BEGIN RAW RECORDS

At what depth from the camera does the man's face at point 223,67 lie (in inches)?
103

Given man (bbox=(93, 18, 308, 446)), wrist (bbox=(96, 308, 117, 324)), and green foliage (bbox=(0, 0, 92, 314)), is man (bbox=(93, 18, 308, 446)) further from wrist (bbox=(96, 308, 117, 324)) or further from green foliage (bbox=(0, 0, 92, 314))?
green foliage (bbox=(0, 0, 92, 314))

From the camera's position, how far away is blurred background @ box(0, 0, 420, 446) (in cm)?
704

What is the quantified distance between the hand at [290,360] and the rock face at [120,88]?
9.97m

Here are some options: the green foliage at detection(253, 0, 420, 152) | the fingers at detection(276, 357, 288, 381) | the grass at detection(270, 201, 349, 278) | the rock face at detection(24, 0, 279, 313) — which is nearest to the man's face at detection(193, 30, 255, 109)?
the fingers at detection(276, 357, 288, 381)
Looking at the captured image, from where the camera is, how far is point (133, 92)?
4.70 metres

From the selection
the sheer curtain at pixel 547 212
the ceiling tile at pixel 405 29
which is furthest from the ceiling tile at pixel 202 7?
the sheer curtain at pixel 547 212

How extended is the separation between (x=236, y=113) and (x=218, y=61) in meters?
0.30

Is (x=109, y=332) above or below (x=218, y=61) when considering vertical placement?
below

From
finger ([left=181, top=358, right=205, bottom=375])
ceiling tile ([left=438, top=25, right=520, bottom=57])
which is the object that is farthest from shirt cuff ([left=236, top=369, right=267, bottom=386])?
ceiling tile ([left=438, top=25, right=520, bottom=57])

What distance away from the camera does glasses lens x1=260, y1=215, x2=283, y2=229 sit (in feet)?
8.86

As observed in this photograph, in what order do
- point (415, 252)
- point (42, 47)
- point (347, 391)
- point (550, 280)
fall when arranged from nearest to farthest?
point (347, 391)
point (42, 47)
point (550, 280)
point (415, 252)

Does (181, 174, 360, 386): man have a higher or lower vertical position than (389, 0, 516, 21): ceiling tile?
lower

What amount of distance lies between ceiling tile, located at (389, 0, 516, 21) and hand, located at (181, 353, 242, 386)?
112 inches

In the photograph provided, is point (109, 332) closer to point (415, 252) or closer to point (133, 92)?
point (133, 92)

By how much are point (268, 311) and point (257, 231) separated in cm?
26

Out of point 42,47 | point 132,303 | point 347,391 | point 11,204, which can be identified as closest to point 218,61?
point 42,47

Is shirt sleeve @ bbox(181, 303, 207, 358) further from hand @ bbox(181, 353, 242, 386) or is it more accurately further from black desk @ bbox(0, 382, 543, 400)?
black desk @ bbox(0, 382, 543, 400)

END RAW RECORDS

REQUIRED TASK: Rewrite every line of the records above as a numbered list, one line per item, and leave out the blank lines.

THE COMPLETED TASK:
1. At what depth from the camera does the man's face at point 223,67 lie (in inches)?
2. 103
3. Given man (bbox=(93, 18, 308, 446)), wrist (bbox=(96, 308, 117, 324)), and green foliage (bbox=(0, 0, 92, 314)), is man (bbox=(93, 18, 308, 446)) further from wrist (bbox=(96, 308, 117, 324)) or further from green foliage (bbox=(0, 0, 92, 314))?
4. green foliage (bbox=(0, 0, 92, 314))
5. From the camera's position, how far away is blurred background @ box(0, 0, 420, 446) (in cm)?
6. 704
7. What is the quantified distance between the hand at [290,360] and the rock face at [120,88]?
8. 9.97m
9. Here are some options: the green foliage at detection(253, 0, 420, 152) | the fingers at detection(276, 357, 288, 381) | the grass at detection(270, 201, 349, 278) | the rock face at detection(24, 0, 279, 313) — which is nearest to the man's face at detection(193, 30, 255, 109)?
10. the fingers at detection(276, 357, 288, 381)
11. Looking at the captured image, from where the camera is, how far is point (133, 92)?
12. 4.70 metres
13. From the selection
14. the sheer curtain at pixel 547 212
15. the ceiling tile at pixel 405 29
16. which is furthest from the ceiling tile at pixel 202 7?
17. the sheer curtain at pixel 547 212
18. How extended is the separation between (x=236, y=113) and (x=218, y=61) in meters?
19. 0.30
20. Is (x=109, y=332) above or below (x=218, y=61) when considering vertical placement?
21. below
22. From
23. finger ([left=181, top=358, right=205, bottom=375])
24. ceiling tile ([left=438, top=25, right=520, bottom=57])
25. which is the object that is farthest from shirt cuff ([left=236, top=369, right=267, bottom=386])?
26. ceiling tile ([left=438, top=25, right=520, bottom=57])
27. What distance away from the camera does glasses lens x1=260, y1=215, x2=283, y2=229 sit (in feet)?
28. 8.86
29. As observed in this photograph, in what order do
30. - point (415, 252)
31. - point (42, 47)
32. - point (347, 391)
33. - point (550, 280)
34. fall when arranged from nearest to farthest?
35. point (347, 391)
36. point (42, 47)
37. point (550, 280)
38. point (415, 252)
39. Does (181, 174, 360, 386): man have a higher or lower vertical position than (389, 0, 516, 21): ceiling tile?
40. lower
41. What amount of distance lies between ceiling tile, located at (389, 0, 516, 21) and hand, located at (181, 353, 242, 386)?
42. 112 inches
43. In the photograph provided, is point (109, 332) closer to point (415, 252) or closer to point (133, 92)?
44. point (133, 92)
45. By how much are point (268, 311) and point (257, 231) separated in cm?
46. 26
47. Out of point 42,47 | point 132,303 | point 347,391 | point 11,204, which can be identified as closest to point 218,61?
48. point 42,47
49. Is shirt sleeve @ bbox(181, 303, 207, 358) further from hand @ bbox(181, 353, 242, 386) or is it more accurately further from black desk @ bbox(0, 382, 543, 400)?
50. black desk @ bbox(0, 382, 543, 400)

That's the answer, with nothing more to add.